*Given passage*.
[start]
Also, as I said, write-allocate is very good for CPUs, especially when it's set-associative so you're spending more resources trying to get a higher hit-rate. You could maybe still implement write-allocate by triggering a fetch on miss, remembering where in the line you stored the data, and merging that with the old copy of the line when it arrives.
You don't want to defeat that by blowing away lines that didn't need to die.
Also, write-invalidate implies write-through even for write hits, because it could lose data if a line is ever dirty. But write-back is also very good in modern L1d caches to insulate larger/slower caches from the write bandwidth. (Especially if there's no per-core private L2 to separately reduce total traffic to shared caches.) However, AMD Bulldozer-family did have a write-through L1d with a small 4k write-buffer between it and a write-back L2. This was generally considered a failed experiment or weak point of the design, and they dropped it in favour of a standard write-back write-allocate L1d for Zen. When use write-through cache policy for pages.
So in summary, write-invalidate is incompatible with several things that modern mainstream CPU designs have settled on as the best options, that you'll find in most mainstream CPU designs
write-allocate write policy
write-back (not write-through). https://en.wikipedia.org/wiki/Cache_(computing)#Writing_policies
set-associative (huge downsides that can only be partially mitigated by way-prediction)
[end]
*The exercise*.
Reproduce the cache-policy passage word for word, starting at the words "So in summary, write-invalidate" and stopping after "mitigated by way-prediction)". The data after the cache-policy passage has no role in this work.

*Dataset rows*.
[start]
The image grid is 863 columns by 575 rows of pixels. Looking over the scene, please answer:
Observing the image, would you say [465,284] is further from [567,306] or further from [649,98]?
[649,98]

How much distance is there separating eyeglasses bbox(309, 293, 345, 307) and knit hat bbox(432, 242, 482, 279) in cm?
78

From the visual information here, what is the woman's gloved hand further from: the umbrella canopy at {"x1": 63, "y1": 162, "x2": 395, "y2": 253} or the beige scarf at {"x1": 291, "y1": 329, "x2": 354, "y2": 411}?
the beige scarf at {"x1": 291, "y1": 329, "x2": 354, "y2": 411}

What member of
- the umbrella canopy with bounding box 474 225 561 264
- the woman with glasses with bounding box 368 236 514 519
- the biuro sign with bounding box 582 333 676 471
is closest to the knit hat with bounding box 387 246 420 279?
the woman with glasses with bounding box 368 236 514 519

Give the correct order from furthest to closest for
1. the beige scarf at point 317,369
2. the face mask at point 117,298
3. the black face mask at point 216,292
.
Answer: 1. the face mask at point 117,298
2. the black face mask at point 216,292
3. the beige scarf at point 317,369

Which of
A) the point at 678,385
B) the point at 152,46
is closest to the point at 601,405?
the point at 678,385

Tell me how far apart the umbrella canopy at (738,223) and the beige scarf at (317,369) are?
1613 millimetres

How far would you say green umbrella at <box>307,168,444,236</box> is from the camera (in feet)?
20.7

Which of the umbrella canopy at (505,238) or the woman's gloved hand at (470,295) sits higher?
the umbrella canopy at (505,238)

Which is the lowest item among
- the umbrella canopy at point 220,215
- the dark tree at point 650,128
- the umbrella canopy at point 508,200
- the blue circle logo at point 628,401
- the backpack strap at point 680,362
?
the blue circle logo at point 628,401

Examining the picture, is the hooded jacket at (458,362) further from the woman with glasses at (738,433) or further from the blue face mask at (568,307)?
[end]
*Written response*.
So in summary, write-invalidate is incompatible with several things that modern mainstream CPU designs have settled on as the best options, that you'll find in most mainstream CPU designs
write-allocate write policy
write-back (not write-through). https://en.wikipedia.org/wiki/Cache_(computing)#Writing_policies
set-associative (huge downsides that can only be partially mitigated by way-prediction)